Standing apart but, just this once, both wanting the same thing, groups of Chinese supporters shouted “Jia You!” while the Tibetans yelled “Gyuk!” — both meaning, “Go on!”
The Chinese waved their red flags. The Tibetans waved the flag of Tibet that is banned in China, with a bright yellow sun rising over a snow-clad mountain. They could hear and see each other, but they studiously ignored each other, too.
The athlete — Qieyang Shenjie to the Chinese, Choeyang Kyi for the Tibetans — could hear the yells of encouragement. But she kept her head down and concentrated on not putting a foot wrong. It seemed a fitting metaphor for a Tibetan competing for China, one smart enough not to get sucked into the politics that have swirled around her Olympic participation.

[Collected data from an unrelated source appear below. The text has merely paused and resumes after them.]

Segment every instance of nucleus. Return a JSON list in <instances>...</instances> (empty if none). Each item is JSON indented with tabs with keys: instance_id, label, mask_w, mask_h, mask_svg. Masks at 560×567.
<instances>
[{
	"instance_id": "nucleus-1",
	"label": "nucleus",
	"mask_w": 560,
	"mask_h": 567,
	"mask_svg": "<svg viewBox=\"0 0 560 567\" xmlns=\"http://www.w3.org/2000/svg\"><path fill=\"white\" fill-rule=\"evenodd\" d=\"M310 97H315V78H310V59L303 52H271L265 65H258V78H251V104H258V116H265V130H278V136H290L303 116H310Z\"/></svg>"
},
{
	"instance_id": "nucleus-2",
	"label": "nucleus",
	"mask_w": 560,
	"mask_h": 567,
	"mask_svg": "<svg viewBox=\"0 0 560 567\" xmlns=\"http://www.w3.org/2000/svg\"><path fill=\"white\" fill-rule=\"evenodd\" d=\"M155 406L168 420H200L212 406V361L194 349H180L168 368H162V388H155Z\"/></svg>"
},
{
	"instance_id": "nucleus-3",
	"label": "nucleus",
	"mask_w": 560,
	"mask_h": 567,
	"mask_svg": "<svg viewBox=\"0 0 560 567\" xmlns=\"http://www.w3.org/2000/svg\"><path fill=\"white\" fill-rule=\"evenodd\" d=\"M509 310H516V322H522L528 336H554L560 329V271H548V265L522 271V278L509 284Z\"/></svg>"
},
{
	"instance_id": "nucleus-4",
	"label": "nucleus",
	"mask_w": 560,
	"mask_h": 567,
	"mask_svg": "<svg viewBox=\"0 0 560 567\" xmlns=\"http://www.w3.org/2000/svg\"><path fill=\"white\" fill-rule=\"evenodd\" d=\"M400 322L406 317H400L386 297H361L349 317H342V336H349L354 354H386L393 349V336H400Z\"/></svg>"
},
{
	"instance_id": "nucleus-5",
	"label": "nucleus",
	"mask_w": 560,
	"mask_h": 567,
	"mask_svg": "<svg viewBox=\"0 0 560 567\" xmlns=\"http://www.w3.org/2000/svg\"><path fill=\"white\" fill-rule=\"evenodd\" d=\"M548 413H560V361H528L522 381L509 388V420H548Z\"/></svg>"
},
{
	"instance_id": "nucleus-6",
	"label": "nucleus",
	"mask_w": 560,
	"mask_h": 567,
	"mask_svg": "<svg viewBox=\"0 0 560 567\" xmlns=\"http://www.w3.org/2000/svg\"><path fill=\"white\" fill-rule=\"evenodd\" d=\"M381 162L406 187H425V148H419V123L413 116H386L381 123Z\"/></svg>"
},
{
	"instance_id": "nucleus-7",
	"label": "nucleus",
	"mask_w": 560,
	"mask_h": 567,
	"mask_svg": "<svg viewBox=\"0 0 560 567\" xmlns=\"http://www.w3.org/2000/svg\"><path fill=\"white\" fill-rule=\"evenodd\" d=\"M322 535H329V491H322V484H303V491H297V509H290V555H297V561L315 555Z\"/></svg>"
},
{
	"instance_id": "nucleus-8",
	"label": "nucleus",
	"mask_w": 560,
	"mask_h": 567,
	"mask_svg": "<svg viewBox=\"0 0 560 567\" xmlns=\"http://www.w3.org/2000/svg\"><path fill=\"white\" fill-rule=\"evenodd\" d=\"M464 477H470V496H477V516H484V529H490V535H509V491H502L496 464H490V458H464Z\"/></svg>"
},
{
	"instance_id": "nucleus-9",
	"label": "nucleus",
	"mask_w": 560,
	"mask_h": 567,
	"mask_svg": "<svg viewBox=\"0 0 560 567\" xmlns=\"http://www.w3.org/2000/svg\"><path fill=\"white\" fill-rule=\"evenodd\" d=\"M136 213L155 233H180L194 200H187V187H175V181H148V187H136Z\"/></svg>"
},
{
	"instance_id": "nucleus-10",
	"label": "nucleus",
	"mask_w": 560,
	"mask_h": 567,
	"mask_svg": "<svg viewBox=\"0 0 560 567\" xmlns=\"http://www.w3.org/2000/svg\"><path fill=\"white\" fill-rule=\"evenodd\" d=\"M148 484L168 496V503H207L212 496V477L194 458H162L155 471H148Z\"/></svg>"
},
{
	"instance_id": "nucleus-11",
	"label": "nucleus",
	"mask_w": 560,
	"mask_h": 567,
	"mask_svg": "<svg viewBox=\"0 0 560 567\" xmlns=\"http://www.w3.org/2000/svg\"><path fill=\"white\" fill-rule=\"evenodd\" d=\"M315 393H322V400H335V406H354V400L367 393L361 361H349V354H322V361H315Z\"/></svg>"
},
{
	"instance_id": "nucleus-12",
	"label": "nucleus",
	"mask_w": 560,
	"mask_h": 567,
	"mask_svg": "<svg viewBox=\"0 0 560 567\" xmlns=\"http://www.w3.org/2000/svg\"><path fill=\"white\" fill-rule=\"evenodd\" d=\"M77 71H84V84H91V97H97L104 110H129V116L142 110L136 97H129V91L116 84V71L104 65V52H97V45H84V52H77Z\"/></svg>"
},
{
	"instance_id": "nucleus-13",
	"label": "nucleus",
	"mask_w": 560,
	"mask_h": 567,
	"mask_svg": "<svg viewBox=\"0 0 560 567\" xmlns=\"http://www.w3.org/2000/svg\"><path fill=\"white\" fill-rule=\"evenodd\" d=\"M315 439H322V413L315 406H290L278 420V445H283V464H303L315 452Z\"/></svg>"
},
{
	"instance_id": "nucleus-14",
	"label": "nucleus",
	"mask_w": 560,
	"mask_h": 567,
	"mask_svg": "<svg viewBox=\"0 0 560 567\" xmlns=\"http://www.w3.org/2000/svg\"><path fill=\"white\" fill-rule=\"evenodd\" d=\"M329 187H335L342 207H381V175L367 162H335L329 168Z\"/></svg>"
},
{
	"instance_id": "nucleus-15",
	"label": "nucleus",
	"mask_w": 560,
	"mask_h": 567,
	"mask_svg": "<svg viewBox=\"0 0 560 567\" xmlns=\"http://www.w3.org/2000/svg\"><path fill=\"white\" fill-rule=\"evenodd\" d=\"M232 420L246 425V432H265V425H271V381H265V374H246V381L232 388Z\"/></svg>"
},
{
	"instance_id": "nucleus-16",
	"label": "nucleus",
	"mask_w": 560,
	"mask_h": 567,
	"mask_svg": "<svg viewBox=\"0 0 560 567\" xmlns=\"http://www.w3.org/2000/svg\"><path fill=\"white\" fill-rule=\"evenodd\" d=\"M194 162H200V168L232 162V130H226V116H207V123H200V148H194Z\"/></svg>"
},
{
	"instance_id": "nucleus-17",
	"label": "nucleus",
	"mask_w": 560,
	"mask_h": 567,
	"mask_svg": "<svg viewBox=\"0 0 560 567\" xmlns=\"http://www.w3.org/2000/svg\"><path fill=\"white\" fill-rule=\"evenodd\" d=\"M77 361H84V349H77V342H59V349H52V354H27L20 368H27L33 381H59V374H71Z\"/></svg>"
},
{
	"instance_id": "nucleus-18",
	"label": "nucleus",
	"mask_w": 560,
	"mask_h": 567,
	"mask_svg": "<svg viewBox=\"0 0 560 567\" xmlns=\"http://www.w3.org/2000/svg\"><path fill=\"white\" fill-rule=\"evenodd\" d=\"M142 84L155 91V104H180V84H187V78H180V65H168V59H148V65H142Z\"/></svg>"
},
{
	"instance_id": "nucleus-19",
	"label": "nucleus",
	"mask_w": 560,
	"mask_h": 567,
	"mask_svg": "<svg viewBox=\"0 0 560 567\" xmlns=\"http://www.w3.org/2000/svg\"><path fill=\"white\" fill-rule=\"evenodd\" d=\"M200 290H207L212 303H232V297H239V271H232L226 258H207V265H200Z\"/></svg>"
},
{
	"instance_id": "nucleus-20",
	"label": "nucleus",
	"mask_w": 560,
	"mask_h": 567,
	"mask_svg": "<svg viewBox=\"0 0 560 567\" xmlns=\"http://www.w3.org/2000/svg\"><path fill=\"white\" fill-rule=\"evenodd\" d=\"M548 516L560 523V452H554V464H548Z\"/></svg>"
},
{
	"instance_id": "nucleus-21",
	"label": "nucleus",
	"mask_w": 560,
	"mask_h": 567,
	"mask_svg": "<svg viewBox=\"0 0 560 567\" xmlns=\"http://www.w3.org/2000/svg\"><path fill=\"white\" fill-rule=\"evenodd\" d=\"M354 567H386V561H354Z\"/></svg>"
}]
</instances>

Not only did Qieyang make history for Tibetans, she won a medal, too — bronze in the women’s 20-kilometre race walk on Saturday.
She beamed when she crossed the finish line, a picture of delight. If she felt discomfort at all as a Tibetan in Chinese colours, she didn’t show it.
“I’m extremely honoured to take part as the first representative of the Tibetans at the Olympic Games and to win a medal,” she said.
She said she heard Tibetans encouraging her along the route that went past the residence of Queen Elizabeth II.
“I heard it! Really. I heard a Tibetan cheering me on. At the time, I looked backward but couldn’t see who that person was,” she said.
But she looked alarmed when asked if she saw the Tibetan flags, shaking her head and refusing to answer.
Because Tibet is ruled by China, it does not have its own team or athletes at the Olympics or other international competitions, like the football World Cup. So, for Tibetans, this was the first time they’d been able to cheer on one of their own. But it also was a shock to some of them to see Qieyang striding past them in Chinese red.
“Am I really cheering for Tibet or China?” wondered Ugyen Choephell, who said his parents fled Tibet in the 1960s to India, where he was born.
Still, he yelled “Choeyang Gyuk!” and was thrilled when she went past.
If there was another Tibetan at previous Olympics, history has forgotten them. In China, the government-run Xinhua News Agency and other media said Qieyang was the first Tibetan to make a Chinese Olympic team.
Olympic historian Bill Mallon said Tibet has never fielded an Olympic team and that he and other Olympic experts he consulted weren’t aware of any previous Tibetan Olympian. The Tibetan government in exile in India said likewise.